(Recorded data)
********

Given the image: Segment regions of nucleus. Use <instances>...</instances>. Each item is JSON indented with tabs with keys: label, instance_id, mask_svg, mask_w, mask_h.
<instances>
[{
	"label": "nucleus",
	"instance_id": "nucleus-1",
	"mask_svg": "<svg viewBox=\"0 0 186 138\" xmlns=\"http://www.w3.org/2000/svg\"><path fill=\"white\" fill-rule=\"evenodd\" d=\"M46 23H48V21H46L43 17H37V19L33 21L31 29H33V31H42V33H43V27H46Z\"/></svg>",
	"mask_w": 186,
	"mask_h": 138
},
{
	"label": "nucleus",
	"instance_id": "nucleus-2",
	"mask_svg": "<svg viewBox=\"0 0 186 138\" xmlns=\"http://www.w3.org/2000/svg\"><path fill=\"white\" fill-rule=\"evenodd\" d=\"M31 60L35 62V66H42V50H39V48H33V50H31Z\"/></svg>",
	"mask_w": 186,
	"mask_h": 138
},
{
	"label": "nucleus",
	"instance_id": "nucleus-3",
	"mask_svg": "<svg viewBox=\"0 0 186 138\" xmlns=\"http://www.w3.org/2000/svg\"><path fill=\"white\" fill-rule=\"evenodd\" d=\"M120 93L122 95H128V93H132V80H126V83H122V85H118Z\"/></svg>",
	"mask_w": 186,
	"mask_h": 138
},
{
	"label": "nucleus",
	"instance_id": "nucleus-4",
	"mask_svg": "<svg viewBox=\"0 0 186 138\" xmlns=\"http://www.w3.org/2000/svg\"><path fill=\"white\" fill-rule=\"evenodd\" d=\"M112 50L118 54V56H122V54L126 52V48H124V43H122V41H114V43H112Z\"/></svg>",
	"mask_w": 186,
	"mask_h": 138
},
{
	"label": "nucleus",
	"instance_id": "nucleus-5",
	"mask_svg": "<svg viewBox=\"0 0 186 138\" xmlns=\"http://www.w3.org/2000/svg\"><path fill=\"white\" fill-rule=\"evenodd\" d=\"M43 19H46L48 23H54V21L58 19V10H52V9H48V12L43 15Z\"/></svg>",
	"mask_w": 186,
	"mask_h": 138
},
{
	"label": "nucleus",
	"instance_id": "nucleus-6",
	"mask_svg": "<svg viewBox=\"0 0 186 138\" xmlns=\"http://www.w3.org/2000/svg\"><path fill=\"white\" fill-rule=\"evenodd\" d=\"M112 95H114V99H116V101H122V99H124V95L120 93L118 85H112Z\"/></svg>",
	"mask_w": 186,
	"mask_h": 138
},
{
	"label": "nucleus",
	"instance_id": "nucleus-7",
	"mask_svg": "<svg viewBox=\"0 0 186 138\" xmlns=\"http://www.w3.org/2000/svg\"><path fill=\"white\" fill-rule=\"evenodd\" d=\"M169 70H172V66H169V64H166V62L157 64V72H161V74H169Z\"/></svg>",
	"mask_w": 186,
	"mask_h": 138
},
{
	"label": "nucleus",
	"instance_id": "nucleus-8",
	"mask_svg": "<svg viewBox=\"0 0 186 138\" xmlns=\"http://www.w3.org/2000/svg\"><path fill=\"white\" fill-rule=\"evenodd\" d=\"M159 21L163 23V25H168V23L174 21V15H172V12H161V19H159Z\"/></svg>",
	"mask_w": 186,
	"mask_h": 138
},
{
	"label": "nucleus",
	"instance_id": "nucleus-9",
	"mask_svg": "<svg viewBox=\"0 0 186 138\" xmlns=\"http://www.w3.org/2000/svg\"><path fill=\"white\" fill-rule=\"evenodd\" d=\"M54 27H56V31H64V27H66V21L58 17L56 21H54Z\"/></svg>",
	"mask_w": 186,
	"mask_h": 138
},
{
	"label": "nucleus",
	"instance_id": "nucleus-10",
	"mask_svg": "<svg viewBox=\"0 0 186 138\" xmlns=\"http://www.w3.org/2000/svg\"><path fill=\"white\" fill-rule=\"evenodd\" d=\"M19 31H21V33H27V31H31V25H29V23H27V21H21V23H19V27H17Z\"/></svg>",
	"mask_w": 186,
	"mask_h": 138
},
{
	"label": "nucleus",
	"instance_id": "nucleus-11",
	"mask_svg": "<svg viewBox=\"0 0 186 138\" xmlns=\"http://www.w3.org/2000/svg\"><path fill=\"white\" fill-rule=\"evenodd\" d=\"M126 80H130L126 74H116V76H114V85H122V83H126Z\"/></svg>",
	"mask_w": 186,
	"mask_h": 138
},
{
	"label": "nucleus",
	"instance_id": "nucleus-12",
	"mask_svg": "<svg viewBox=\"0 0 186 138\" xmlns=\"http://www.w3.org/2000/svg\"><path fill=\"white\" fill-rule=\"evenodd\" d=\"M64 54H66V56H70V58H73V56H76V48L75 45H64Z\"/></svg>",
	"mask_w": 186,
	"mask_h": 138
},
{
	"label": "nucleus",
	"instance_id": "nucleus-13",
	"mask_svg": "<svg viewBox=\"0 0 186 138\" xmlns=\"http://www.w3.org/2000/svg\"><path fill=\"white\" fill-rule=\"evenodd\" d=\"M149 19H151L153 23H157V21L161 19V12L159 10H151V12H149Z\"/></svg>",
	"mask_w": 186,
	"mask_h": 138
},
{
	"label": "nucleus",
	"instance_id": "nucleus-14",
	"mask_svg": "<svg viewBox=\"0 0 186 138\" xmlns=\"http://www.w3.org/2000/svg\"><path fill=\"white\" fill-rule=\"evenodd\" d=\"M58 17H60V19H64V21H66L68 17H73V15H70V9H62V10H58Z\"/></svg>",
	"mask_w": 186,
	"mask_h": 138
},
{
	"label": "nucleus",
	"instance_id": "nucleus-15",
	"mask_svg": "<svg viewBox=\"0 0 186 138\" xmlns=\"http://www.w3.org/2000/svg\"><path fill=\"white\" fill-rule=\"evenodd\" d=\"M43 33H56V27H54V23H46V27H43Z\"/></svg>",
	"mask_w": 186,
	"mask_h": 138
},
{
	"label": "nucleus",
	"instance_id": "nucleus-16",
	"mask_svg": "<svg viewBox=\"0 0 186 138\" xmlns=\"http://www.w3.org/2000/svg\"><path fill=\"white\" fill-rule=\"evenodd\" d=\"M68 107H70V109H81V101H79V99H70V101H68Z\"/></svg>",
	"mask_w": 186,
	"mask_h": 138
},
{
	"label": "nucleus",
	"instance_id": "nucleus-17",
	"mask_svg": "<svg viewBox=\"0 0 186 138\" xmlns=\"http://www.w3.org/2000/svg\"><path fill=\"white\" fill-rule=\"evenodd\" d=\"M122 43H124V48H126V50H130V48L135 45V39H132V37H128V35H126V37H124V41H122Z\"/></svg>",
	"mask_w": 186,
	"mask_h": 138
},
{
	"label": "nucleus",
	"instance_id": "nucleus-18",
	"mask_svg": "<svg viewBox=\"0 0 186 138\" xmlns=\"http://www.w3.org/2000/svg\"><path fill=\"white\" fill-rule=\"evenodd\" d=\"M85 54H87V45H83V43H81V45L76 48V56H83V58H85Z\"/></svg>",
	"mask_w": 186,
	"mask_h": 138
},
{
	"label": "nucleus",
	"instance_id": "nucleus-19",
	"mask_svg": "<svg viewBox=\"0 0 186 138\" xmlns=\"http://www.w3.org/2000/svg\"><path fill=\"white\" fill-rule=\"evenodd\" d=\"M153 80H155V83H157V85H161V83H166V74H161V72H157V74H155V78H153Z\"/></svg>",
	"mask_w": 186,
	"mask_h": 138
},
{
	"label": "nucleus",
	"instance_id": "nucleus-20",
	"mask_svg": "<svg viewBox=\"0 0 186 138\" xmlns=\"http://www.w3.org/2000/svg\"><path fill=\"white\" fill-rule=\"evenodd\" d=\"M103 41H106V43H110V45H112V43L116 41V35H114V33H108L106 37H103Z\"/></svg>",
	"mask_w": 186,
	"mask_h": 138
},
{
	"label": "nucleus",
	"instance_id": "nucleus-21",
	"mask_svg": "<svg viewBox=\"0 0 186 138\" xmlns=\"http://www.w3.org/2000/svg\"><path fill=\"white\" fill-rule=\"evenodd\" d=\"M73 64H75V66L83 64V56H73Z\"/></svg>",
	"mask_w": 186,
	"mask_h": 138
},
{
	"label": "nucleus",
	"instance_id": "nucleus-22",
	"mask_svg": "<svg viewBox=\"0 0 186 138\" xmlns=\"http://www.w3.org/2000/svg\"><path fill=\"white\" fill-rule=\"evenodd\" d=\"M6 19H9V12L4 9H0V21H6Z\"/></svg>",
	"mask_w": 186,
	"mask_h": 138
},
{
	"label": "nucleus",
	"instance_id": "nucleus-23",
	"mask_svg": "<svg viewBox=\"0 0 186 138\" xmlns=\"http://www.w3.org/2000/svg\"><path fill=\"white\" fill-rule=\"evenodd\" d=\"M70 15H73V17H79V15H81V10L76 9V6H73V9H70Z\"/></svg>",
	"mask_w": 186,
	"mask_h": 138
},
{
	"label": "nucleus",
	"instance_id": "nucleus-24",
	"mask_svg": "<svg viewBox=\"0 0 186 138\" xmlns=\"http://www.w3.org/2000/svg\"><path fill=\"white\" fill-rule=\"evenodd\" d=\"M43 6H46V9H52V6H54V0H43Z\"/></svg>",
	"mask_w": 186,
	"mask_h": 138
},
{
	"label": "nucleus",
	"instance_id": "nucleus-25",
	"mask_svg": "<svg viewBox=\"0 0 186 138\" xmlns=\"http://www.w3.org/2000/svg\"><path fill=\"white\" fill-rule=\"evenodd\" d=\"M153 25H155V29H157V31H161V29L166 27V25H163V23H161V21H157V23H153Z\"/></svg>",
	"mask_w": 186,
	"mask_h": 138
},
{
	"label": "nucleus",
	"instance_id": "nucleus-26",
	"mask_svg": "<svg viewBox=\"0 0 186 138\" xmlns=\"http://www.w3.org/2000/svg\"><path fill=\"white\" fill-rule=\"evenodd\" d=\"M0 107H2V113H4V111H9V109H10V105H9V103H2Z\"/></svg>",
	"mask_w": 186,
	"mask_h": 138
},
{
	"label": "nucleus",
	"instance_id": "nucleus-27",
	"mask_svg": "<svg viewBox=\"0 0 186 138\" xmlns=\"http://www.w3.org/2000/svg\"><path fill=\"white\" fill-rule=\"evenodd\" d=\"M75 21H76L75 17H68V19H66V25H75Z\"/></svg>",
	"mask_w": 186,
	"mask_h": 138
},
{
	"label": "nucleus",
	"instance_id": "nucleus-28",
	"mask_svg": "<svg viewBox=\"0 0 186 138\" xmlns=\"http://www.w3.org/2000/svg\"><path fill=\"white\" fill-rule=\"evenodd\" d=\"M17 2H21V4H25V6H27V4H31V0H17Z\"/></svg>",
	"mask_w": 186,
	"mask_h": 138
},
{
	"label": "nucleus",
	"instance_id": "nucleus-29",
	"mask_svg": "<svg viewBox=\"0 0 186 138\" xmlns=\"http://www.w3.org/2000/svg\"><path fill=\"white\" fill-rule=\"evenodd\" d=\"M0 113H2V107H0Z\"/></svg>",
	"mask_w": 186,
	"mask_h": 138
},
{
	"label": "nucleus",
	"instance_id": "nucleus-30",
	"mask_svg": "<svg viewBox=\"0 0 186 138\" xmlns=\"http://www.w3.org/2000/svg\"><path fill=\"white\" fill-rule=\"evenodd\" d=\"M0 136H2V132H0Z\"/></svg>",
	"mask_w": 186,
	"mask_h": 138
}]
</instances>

********

== THE EXERCISE ==
Tally the lines in the rows above that contain the string "instances", and give only the number.

== TASK ANSWER ==
3